Department of Chemistry, The University of Texas at Austin, Austin, 78712, USA.
Nat Commun. 2021 Oct 7;12(1):5865. doi: 10.1038/s41467-021-26167-1.
Condensation of hundreds of mega-base-pair-long human chromosomes in a small nuclear volume is a spectacular biological phenomenon. This process is driven by the formation of chromosome loops. The ATP consuming motor, condensin, interacts with chromatin segments to actively extrude loops. Motivated by real-time imaging of loop extrusion (LE), we created an analytically solvable model, predicting the LE velocity and step size distribution as a function of external load. The theory fits the available experimental data quantitatively, and suggests that condensin must undergo a large conformational change, induced by ATP binding, bringing distant parts of the motor to proximity. Simulations using a simple model confirm that the motor transitions between an open and a closed state in order to extrude loops by a scrunching mechanism, similar to that proposed in DNA bubble formation during bacterial transcription. Changes in the orientation of the motor domains are transmitted over ~50 nm, connecting the motor head and the hinge, thus providing an allosteric basis for LE.

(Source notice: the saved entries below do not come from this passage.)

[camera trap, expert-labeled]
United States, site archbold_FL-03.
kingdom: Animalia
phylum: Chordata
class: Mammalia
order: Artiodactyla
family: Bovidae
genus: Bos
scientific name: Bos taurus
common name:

数百兆碱基对长的人类染色体在小核体积内浓缩是一种壮观的生物学现象。这个过程是由染色体环的形成驱动的。消耗 ATP 的马达,凝聚素,与染色质片段相互作用,主动推出环。受实时环挤压成像 (LE) 的启发,我们创建了一个可分析求解的模型,预测 LE 速度和步长分布作为外部负载的函数。该理论定量拟合了现有的实验数据,并表明凝聚素必须经历一个由 ATP 结合诱导的大构象变化,将马达的远部分拉近。使用简单模型的模拟证实,为了通过挤压机制挤出环,马达在开放和关闭状态之间转换,类似于在细菌转录过程中 DNA 泡形成中提出的机制。马达结构域方向的变化在 50nm 左右传播,连接马达头部和铰链,从而为 LE 提供了一个变构基础。